元税務調査官が教える!税務調査の時期や対応の注意点まとめ
起業をしているすべての方に訪れる「税務調査」。
その税務調査は、法人だけでなく、個人に対してもおこなわれるってご存じでしたか・・・?
こんにちは。
会社設立のプロ集団「ファーストステップ」の井阪です。
あなたは「税務調査」という言葉を聞いたことがありますか?
税務調査とは、国税庁が管轄する税務署などの組織が、納税者の申告内容を帳簿などで確認し、誤りがないかどうかを確認する調査を指します。
よくドラマなどで「税務調査に入られてしまった・・・!」的な描写がありますが(ドラマ「半沢直樹」でもそんなシーンがありましたね)、あれは、税金を正しく納めていない会社が、税務調査によって未納の税金を指摘され、追徴課税(※)をされるケースです。
※追徴課税とは、税務調査で発覚した申告漏れや脱税などに対して、ペナルティとして、本来の税金とは別に追加で徴収される税金のこと。
ただ、真面目に税金を納めている会社にとっても、税務調査は緊張するものです。
たとえば、大きな会社になればなるほど、取引の量とカバーすべき税法の範囲が増え、複雑化した税制において、申告忘れが起こりやすくなります。
そして、万が一申告漏れが発覚した場合、追徴課税されてしまいます。
この税務調査、法人だけでなく、個人に対してもおこなわれるってご存じでしたか?
事業をおこなっている人であれば、5年に一度はみんな受けることになるのです。
つまり、すべての事業家にとって、税務調査は避けては通れない関門です。
そこで今回は、そんな税務調査を無事乗り越えられるよう、元税務調査官の前原さんに、税務調査の準備や対応の注意点をお聞きしました。
前原さん、今回は税務調査に関するノウハウということで、よろしくお願いします。
はい、こちらこそお願いします。
税務調査というものは、経営者にとって精神的、時間的に大きな負担が生じるものです。

### 一覧
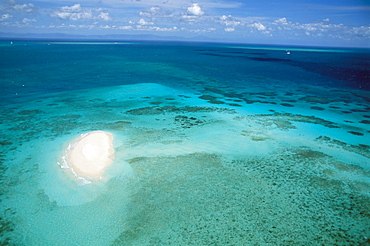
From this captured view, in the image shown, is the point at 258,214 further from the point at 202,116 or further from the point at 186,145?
the point at 202,116

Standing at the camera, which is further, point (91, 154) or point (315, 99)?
point (315, 99)

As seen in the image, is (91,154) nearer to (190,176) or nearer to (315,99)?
(190,176)

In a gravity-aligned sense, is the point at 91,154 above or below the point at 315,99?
below

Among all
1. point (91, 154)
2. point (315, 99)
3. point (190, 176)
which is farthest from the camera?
point (315, 99)

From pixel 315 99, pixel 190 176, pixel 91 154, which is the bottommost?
pixel 190 176

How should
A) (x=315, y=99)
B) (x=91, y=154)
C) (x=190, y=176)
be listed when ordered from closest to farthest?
(x=190, y=176)
(x=91, y=154)
(x=315, y=99)

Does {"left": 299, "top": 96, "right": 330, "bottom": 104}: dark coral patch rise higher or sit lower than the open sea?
higher

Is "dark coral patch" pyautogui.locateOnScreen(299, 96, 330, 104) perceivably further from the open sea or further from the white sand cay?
the white sand cay

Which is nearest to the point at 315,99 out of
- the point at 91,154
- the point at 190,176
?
the point at 190,176

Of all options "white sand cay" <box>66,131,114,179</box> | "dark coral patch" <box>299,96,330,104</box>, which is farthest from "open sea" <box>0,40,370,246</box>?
"dark coral patch" <box>299,96,330,104</box>
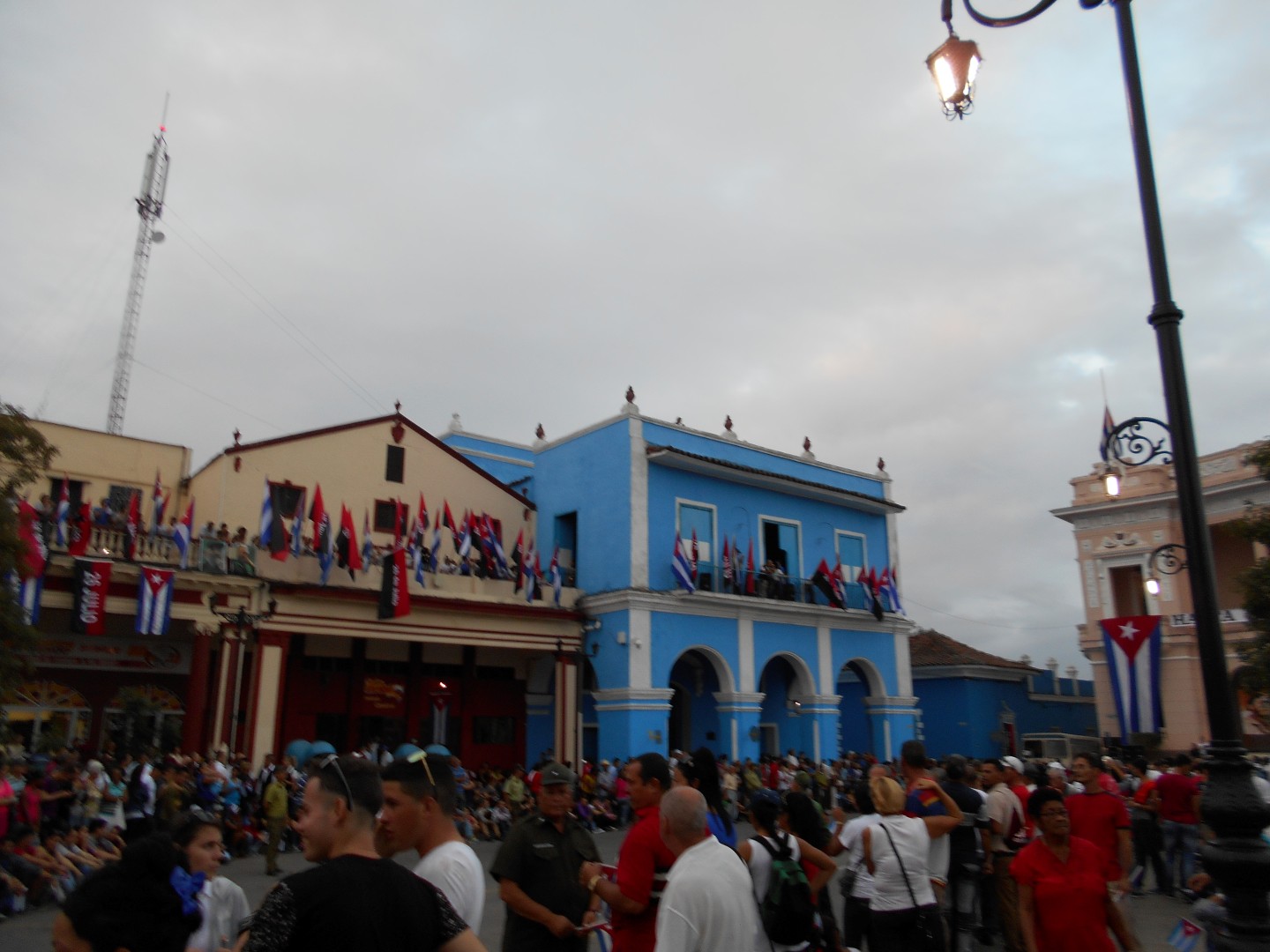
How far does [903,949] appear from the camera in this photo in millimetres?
5793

### 指示
**a.** 税務調査の記事によると、事業をおこなっている人は何年に一度税務調査を受けることになりますか?
**b.** 税務調査の記事で「」に囲まれている語句を、重複を除いてすべて挙げてください。
**c.** 税務調査の記事を、最後の文の後から続けて書いてください。

### 想定回答
**a.** 5年に一度です。

**b.**
税務調査
ファーストステップ
税務調査に入られてしまった・・・!
半沢直樹

**c.**
しかも、どれだけ真面目に納税している経営者であっても、税務調査官との“見解の相違”によって、意図せずして申告漏れが発生するケースなどもあります。
そうなると、追徴課税が発生し、金銭的な負担が生じてしまいます。
“見解の相違”・・・ですか・・・?
はい。
そのほとんどのケースが、納税者側が「これくらい大丈夫だろう」という勝手な判断していたことで起きる申告漏れによるものです。
また、追徴課税の場合、取引している相手の会社にも、精神的・時間的な負担を与える可能性があります。
なぜなら、申告漏れが発生したということは、相手との取引の内容を申告できていなかったということにつながり、税務調査官は相手の会社のことも調べようとするからです。
相手の会社も調べられちゃうんですね・・・!
それって、相手との今後の取引にも影響が出てきそうですね・・・。
そうなんです。
だから、税務調査に対する準備を事前におこなっておくことは、自分の取引先との関係を守る上でも大切なんです。
備えあれば憂いなし。
「忘れてた!」と気付いたときにはもう手遅れなので、ぜひ今回の記事をしっかり読んでおいてください。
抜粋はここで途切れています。